Given problem.
Turn the entries below, from their first line through the line containing "Answer: the neighboring", into a JSON list of strings with one string per line, skipping blank lines.

Supplied records.
=-=-=-=-=
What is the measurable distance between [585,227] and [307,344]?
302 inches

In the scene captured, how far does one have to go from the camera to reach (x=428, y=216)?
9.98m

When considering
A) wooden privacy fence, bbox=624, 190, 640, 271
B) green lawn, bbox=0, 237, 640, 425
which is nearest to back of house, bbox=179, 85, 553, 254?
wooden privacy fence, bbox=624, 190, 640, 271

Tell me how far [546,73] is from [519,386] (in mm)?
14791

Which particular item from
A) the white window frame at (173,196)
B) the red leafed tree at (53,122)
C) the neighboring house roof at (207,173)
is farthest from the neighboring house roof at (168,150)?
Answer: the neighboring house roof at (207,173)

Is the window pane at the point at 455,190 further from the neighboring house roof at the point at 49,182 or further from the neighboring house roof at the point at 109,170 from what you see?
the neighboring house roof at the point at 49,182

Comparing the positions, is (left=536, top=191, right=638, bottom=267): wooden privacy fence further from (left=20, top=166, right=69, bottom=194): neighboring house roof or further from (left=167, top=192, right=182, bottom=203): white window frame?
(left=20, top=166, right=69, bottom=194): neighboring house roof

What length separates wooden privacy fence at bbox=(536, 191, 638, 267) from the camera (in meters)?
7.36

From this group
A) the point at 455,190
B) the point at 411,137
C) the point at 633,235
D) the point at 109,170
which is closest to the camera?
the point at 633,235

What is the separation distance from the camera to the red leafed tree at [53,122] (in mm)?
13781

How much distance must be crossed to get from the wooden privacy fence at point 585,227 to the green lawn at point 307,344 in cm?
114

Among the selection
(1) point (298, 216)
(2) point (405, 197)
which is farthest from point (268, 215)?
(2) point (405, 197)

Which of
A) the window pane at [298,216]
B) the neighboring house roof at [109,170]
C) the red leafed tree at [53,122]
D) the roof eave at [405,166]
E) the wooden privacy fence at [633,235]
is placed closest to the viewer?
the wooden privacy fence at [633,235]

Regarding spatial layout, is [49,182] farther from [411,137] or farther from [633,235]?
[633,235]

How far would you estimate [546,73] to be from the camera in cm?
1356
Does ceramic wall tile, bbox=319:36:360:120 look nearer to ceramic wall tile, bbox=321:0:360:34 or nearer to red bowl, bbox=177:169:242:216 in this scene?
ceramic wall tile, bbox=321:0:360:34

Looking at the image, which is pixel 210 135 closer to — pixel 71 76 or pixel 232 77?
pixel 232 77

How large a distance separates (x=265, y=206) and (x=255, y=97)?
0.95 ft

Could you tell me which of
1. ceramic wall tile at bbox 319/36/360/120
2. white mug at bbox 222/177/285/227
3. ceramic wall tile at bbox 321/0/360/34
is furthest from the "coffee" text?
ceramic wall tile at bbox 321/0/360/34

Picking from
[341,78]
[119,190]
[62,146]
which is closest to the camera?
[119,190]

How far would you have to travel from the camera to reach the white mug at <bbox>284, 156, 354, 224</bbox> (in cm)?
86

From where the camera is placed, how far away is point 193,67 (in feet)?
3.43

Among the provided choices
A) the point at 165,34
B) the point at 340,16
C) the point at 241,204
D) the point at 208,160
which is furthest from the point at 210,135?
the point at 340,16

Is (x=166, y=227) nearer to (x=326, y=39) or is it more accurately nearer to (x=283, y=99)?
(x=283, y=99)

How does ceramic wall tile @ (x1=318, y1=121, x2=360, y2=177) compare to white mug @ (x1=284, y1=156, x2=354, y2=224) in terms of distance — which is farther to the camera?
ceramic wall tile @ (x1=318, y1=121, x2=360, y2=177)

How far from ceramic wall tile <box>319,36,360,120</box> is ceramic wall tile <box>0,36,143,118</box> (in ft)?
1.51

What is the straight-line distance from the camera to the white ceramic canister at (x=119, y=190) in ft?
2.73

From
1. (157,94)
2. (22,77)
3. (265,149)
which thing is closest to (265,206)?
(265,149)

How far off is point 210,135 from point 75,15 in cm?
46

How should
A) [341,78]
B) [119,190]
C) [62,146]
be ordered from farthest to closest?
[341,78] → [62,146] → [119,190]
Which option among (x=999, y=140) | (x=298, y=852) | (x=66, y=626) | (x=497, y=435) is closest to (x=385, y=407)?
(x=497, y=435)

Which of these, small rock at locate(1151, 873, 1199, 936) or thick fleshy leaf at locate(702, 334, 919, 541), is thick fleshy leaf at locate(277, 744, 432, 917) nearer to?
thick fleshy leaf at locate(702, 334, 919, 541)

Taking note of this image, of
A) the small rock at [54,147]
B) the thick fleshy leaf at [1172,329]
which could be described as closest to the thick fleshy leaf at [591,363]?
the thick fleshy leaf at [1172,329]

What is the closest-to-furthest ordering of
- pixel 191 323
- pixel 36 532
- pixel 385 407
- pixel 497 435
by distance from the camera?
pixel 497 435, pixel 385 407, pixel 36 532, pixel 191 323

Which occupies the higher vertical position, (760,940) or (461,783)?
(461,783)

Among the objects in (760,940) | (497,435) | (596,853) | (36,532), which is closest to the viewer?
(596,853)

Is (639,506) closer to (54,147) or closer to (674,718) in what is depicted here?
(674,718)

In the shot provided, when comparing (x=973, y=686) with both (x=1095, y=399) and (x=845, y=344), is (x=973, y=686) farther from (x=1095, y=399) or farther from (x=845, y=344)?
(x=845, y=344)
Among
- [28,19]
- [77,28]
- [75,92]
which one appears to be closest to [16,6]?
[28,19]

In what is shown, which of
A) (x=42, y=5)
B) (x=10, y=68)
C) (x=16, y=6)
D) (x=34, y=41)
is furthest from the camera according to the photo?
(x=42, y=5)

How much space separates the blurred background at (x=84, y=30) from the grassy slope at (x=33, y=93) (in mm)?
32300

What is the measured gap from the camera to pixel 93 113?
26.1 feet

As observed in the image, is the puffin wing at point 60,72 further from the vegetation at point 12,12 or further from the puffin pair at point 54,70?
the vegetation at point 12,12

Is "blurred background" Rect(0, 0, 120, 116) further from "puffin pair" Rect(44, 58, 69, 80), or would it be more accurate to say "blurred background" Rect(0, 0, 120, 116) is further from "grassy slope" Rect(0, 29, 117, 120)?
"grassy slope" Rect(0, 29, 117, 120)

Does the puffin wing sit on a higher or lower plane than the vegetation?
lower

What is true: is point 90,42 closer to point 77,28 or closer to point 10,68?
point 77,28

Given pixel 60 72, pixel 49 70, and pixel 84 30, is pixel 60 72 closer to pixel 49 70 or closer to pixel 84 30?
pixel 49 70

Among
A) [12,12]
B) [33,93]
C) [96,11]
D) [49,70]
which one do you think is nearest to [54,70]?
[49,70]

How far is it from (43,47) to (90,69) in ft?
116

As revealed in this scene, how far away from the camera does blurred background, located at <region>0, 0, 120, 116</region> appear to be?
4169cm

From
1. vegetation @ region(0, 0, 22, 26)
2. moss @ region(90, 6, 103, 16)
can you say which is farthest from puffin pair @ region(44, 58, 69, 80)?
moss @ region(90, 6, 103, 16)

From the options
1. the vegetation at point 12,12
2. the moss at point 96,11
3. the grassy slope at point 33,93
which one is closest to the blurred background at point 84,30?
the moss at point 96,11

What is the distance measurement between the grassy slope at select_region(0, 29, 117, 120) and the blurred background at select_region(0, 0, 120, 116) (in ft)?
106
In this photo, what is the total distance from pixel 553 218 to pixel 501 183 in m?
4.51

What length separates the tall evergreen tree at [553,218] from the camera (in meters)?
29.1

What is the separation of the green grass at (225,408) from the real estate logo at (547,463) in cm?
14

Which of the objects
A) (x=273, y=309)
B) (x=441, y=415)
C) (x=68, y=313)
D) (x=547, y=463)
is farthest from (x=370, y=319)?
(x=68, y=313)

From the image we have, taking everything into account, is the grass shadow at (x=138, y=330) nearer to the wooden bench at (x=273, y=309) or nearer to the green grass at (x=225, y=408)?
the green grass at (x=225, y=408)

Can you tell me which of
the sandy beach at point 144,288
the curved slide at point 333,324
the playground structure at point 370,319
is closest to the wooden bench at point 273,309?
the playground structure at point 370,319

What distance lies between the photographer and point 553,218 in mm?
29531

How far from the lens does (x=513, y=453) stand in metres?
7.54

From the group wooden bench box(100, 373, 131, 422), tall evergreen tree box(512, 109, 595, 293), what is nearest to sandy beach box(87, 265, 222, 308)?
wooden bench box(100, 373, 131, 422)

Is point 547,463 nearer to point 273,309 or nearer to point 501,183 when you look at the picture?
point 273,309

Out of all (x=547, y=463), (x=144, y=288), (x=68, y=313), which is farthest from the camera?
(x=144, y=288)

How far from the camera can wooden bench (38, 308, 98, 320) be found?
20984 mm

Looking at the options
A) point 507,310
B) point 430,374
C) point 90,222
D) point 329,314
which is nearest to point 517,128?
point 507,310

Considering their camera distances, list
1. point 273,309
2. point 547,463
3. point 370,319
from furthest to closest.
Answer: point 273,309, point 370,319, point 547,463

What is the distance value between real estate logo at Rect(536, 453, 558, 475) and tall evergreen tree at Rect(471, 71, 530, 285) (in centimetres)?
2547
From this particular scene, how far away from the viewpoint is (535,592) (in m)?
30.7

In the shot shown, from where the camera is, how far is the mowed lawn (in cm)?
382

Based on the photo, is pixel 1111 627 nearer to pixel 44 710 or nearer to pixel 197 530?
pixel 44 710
=-=-=-=-=
Completed task.
[
  "What is the measurable distance between [585,227] and [307,344]?",
  "302 inches",
  "In the scene captured, how far does one have to go from the camera to reach (x=428, y=216)?",
  "9.98m",
  "When considering",
  "A) wooden privacy fence, bbox=624, 190, 640, 271",
  "B) green lawn, bbox=0, 237, 640, 425",
  "which is nearest to back of house, bbox=179, 85, 553, 254?",
  "wooden privacy fence, bbox=624, 190, 640, 271",
  "Tell me how far [546,73] is from [519,386] (in mm)?",
  "14791",
  "Which particular item from",
  "A) the white window frame at (173,196)",
  "B) the red leafed tree at (53,122)",
  "C) the neighboring house roof at (207,173)",
  "is farthest from the neighboring house roof at (168,150)?",
  "Answer: the neighboring house roof at (207,173)"
]